LAWS(GJH)-1985-7-2

SAYED YASIN SAYED MOHMAD Vs. BAI CHANI

Decided On July 10, 1985
SAYED YASIN SAYED MOHMAD Appellant
V/S
BAI CHANI Respondents

JUDGEMENT

(1.) The following substantial questions of law have been formulated by the court at the time of admission of this Second Appeal:

(2.) This Second Appeal arises out of a suit filed by the present appellant on the ground that he is a beneficiary under the religious public trust owning the suit land bearing s. no. 494 situated in Katargam Taluka Chorasi Dist. Surat and the suit land is a graveyard and the defendants have no right to destroy the said graveyard. Respondents nos. 1 to 4 are the trustees of the public trust and Respondent No. 5 is the tenant and deemed purchaser of the suit land. The lower appellate court has held that Respondant No. 5 was a tenant of the suit land and on the abolition of the Devasthan Inam he became the deemed purchaser and he had also paid the purchase price fixed under sec. 32G of the Tenancy Act. The trustees had carried the matter in appeal under the Tenancy Act and had failed and thus the right title and interest of the trust in the suit land had become extinguished and therefore the plaintiff who claimed to be a beneficiary under the trust had no right to maintain the suit. The lower appellate court had also held that the suit land was not used for Sandal Uras; that is a clear finding of fact and no question has been raised on this count.

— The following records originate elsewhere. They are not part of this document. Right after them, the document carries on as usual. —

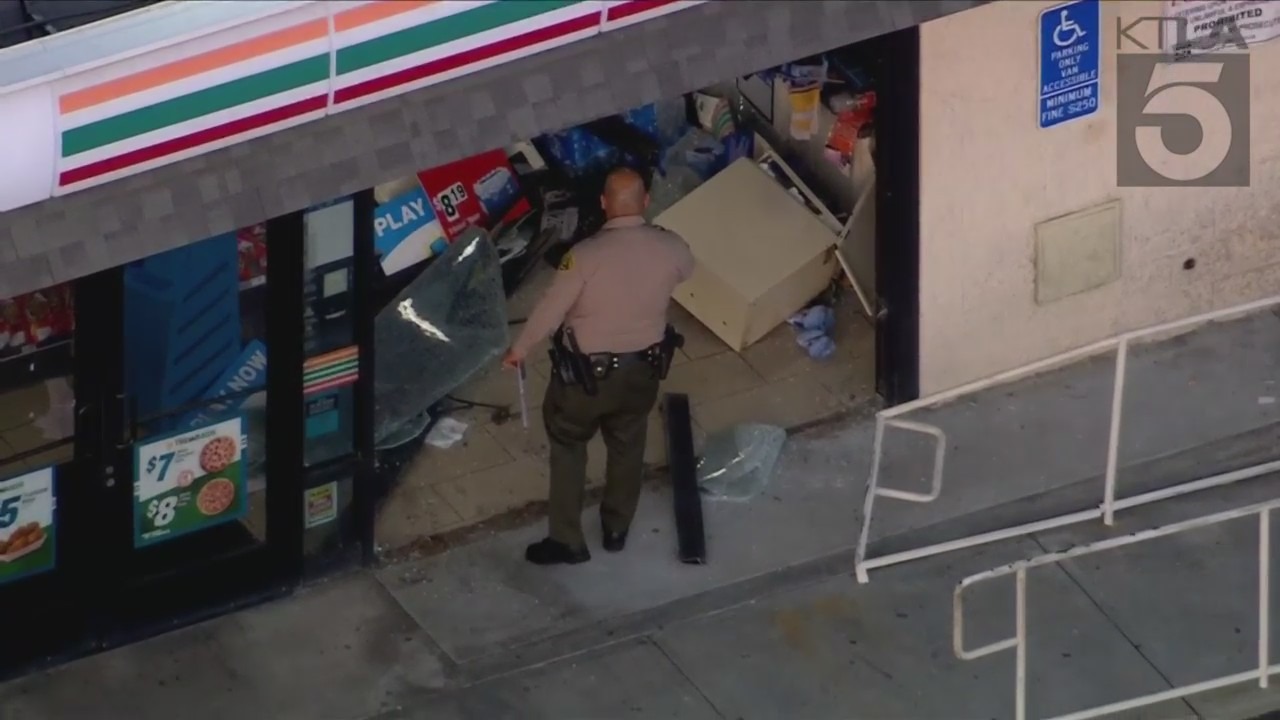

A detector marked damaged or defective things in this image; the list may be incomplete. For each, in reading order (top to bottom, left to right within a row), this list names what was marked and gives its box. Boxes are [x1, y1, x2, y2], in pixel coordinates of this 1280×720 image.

shattered glass [372, 228, 508, 448]
damaged store entrance [370, 25, 920, 548]
shattered glass [696, 422, 784, 500]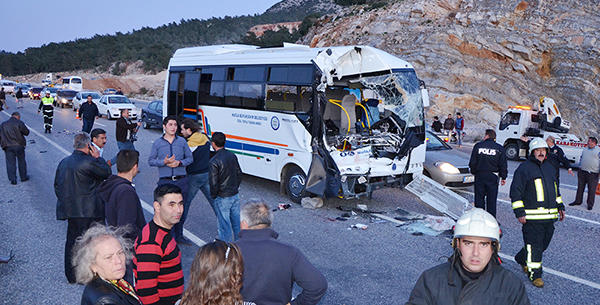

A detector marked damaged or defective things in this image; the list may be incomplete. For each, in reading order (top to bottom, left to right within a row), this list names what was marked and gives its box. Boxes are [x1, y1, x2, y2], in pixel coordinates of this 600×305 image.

damaged hood [312, 46, 414, 86]
severely damaged minibus [162, 42, 428, 200]
broken windshield [358, 70, 424, 127]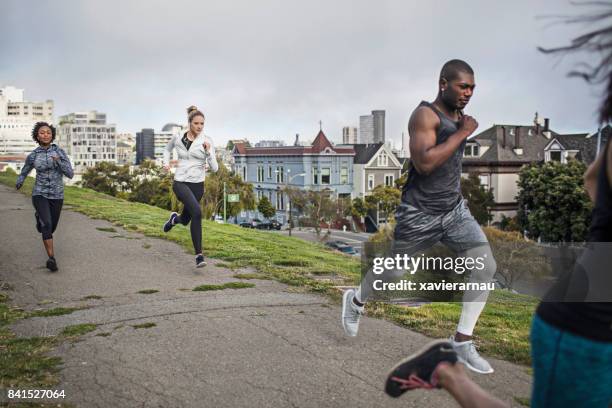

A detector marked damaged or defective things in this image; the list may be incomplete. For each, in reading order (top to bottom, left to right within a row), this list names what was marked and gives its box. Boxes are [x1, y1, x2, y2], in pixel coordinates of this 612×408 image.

cracked asphalt [0, 186, 532, 408]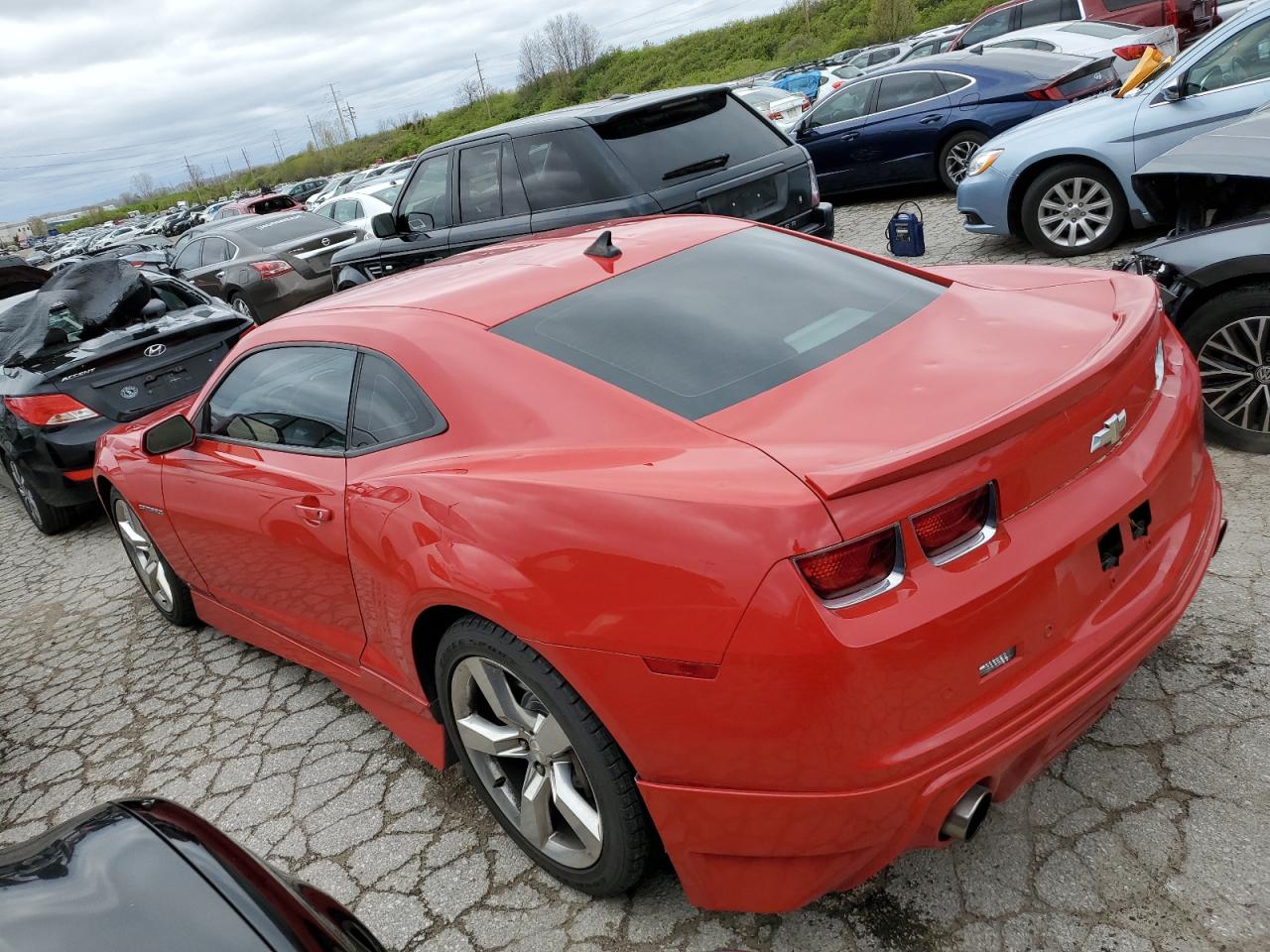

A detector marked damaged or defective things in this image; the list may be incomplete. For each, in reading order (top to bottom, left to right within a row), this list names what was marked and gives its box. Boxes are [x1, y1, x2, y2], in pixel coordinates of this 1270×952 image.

damaged car [0, 257, 252, 533]
damaged car [1117, 109, 1270, 451]
cracked asphalt pavement [2, 190, 1270, 949]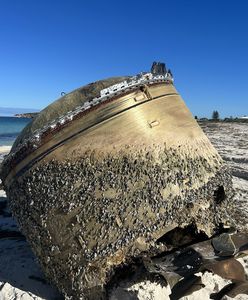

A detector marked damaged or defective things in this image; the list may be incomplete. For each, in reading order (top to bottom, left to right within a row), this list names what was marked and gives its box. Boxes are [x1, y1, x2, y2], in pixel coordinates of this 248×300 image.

corroded rocket part [0, 64, 240, 298]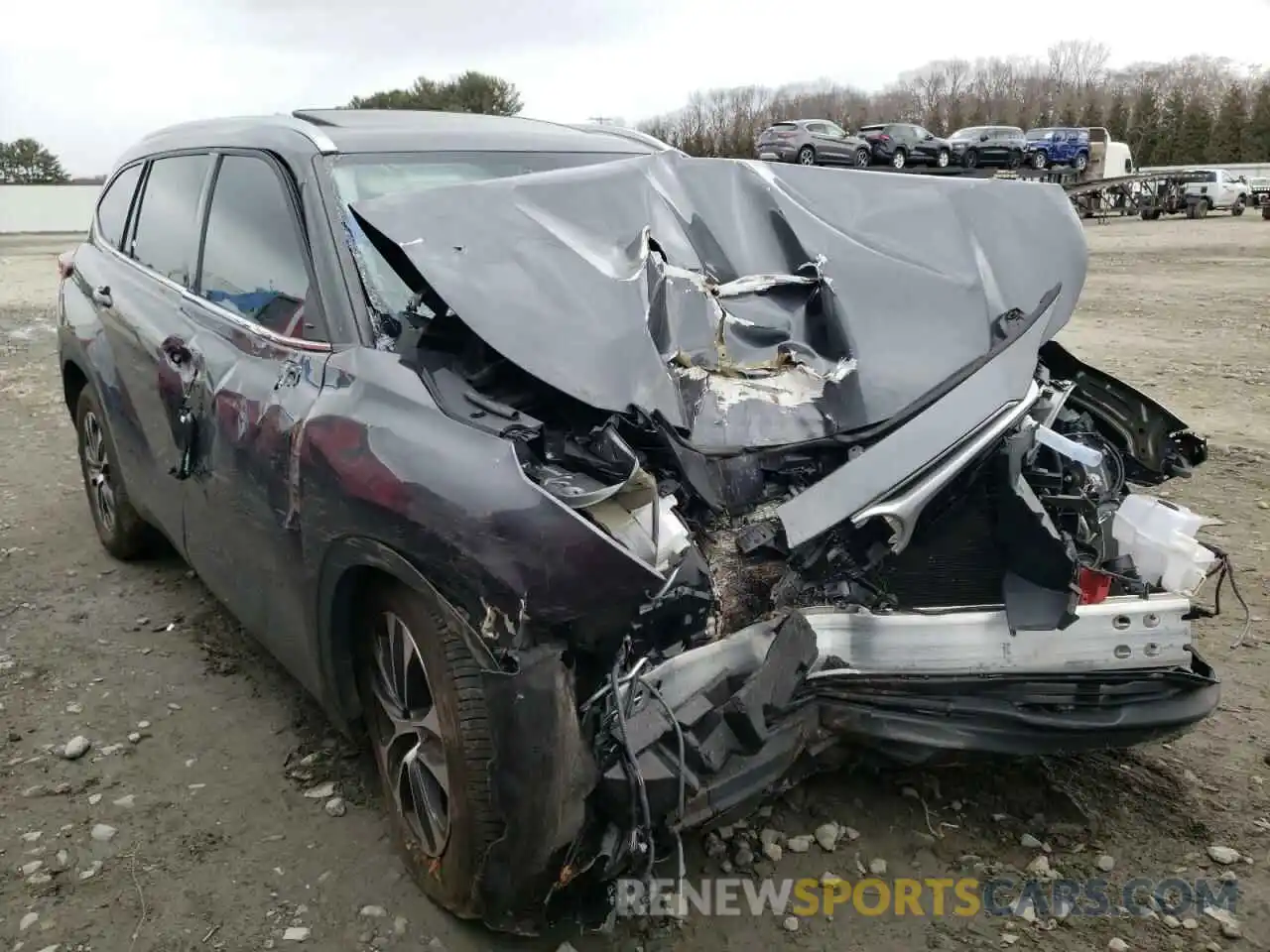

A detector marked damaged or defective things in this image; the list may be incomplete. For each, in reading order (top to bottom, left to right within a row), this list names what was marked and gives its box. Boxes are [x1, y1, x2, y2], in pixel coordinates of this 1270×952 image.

severely damaged suv [57, 109, 1222, 928]
crumpled hood [353, 153, 1087, 450]
crushed front end [335, 153, 1222, 932]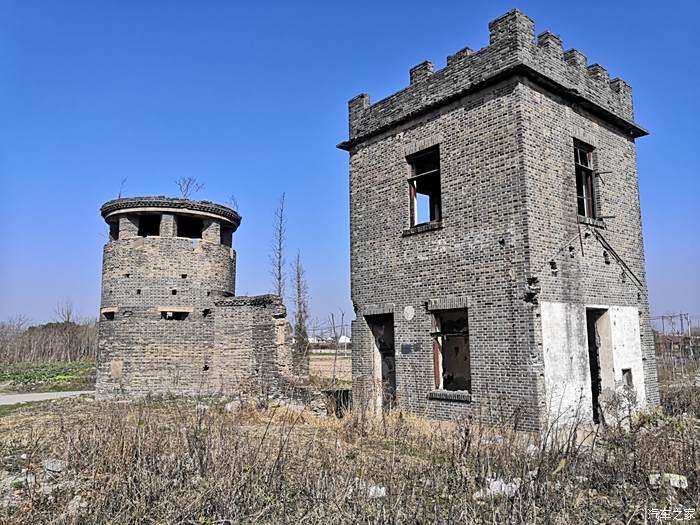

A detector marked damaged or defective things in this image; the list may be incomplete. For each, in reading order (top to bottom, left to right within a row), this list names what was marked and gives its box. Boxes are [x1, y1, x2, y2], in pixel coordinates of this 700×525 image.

damaged window opening [408, 145, 440, 225]
damaged window opening [576, 141, 596, 219]
damaged window opening [136, 214, 161, 236]
damaged window opening [176, 215, 204, 239]
damaged window opening [432, 310, 470, 390]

(3.) The first question of Jaw raised is based on sec. 43C of the Bombay Tenancy and Agricultural Lands Act which provides that nothing in secs. 32 to 33 (both inclusive) and 43 shall apply to lands in the areas which on the elate of the coming into force of the Amending Act 1955 are within the limits of a municipal corporation constituted under the Bombay Provincial Municipal Corporations Act 1949 On the basis of this provision the learned counsel for the appellant has submitted that since Katargam is within the limits of the Municipal Corporation of Surat the provisions of secs. 32 to 32R are not applicable and therefore the decisions and orders of the tenancy authorities are illegal and without jurisdiction. This argument suffers from several fundamental fallacies and is without any factual basis. Even though these questions are being raised for the first time in Second Appeal no attempt has been made to provided factual data and the relevant dates. The learned counsel for the appellant has submitted that Surat Municipal Corporation had come into existence sometimes in 1968 Assuming that this is so on 1-8-1956 Surat Municipal area was not included within any municipal corporation. It is also not shown that on 1-8-1956 Katargam was within the municipal limits of Surat. In fact it was admitted that prior to inclusion of Katargam in the municipal corporation it was a gram panchayat. On 1-8-1956 Surat was a municipal borough and cl. (c) of sec. 43C also included a municipal borough; but that clause has been deleted by Gujarat Act No. 16 of 1960. Therefore from that time onwards Sec. 43C was not applicable to Surat municipal area and therefore the provisions of sec. 32 to 32R were applicable. This is on assumption that Katargam was included in the municipal area; but there is nothing to show that Katargam was included within the municipal borough of Surat. Since it is not shown that on 1-8-1956 the area of Katargam was within the limits of Surat Municipal Borough or Surat Municipal Corporation there is no scope for any argument whatsoever that proceedings under the Tenancy Act were without jurisdiction.